Description
Un Arbre de Vie, IV
— J’ai eu peur de mourir, je ne savais pas m’y prendre; tout allait de travers. Si tu avais été ici…
— J’aurais été affreusement inquiet et malheureux sans vous être d’aucun secours.
— N’as-tu jamais assisté à une naissance?
— Assisté, sans doute, mais assister ce n’est pas savoir intervenir. Il sent qu’il n’a pas répondu à sa véritable question. Elle reprend:
— Peut-être m’aurais-tu donné la permission de partir…
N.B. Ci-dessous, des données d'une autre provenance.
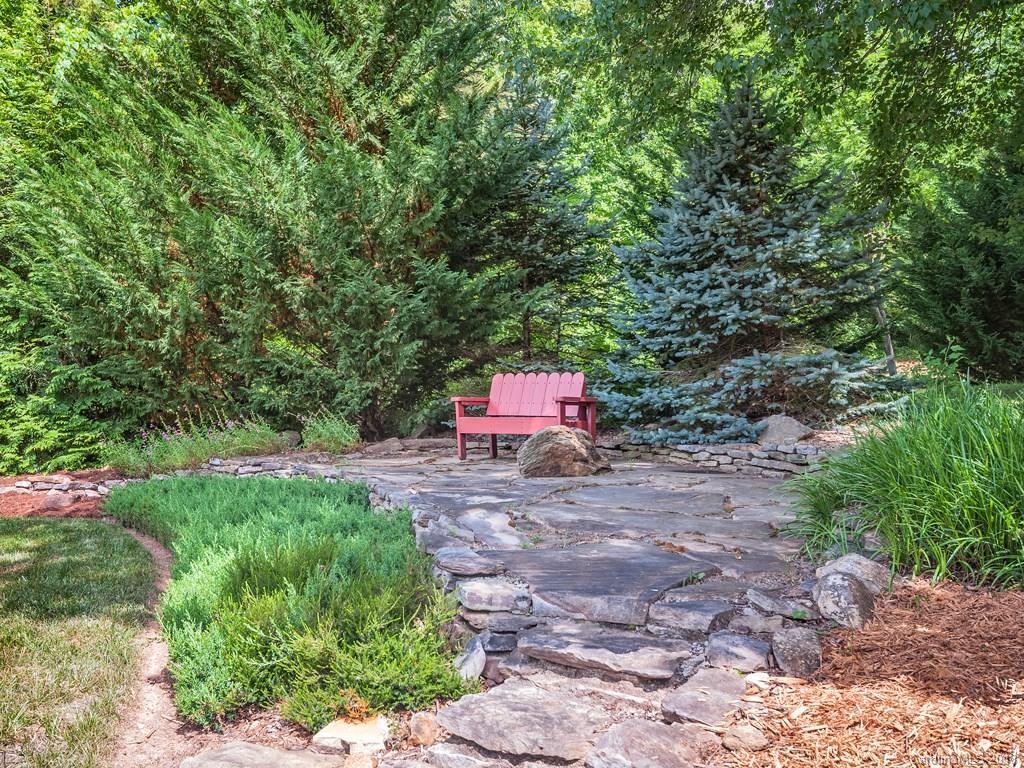 122 Twin Courts Drive Weaverville NC 28787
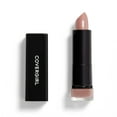 thumbnail image 2 of COVERGIRL Exhibitionist Cream Lipstick, 235 Champagne, 2 of 2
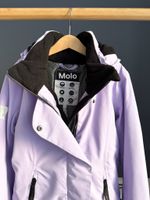 Комлект Molo, 152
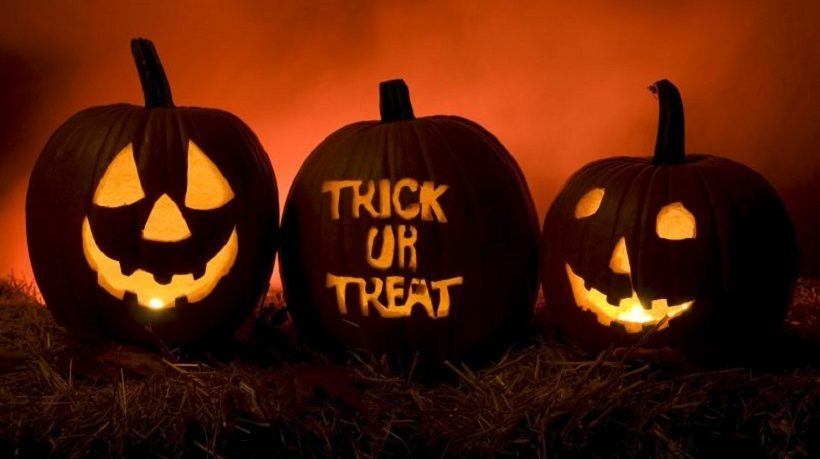 Trick Or Treat? 5 Spooky Customer Service Stats And Facts That Will Haunt You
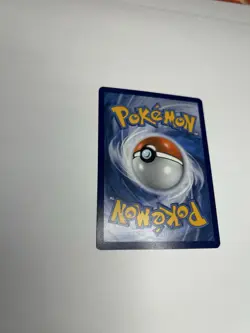 Reshiram & Charizard GX SM247 Gold Promo Near Mint Regular Size Card - Image 11
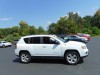 2011 Jeep Compass - Image 2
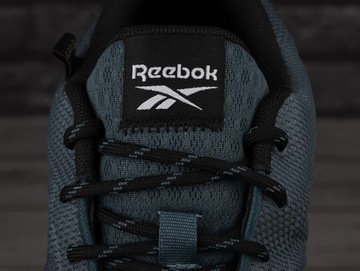 Мужские кроссовки Reebok ASTRORIDE TRAIL 2.0 GTX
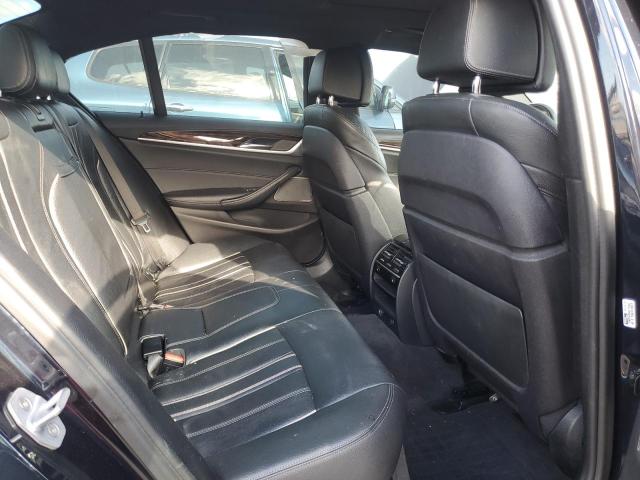 WBAJE7C39HG887585 BMW 540 XI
— Certainement non! Nous avons tous besoin de toi. De légers bruits de succion montent du berceau. Jean-Charles s’approche. Le petit être qui émerge du sommeil et manifeste une impérieuse volonté de vivre, que perçoit-il de la lumière et de la grande ombre qui se penche sur lui?
— Anna a faim, dit Suzette. Prends-la, donne-la moi, ici, tout près. Les poings serrés du bébé pressent le sein gonflé de la mère; avides, les lèvres se rivent au mamelon. Suzette somnole. Dans la chambre plus fraîche que les autres où le soir s’installe, Jean-Charles garde dans ses mains, qui ont déjà recousu et pansé tant de plaies, le poids léger et la chaleur d’un nouveau-né. Étrange loi de la condition humaine qui impose à la femme la mise au monde des enfants. Du fond des âges, les générations se succèdent, effacent le passé, bouleversent le présent, disparaissent sans avoir élucidé le mystère de leur origine et de leur fin.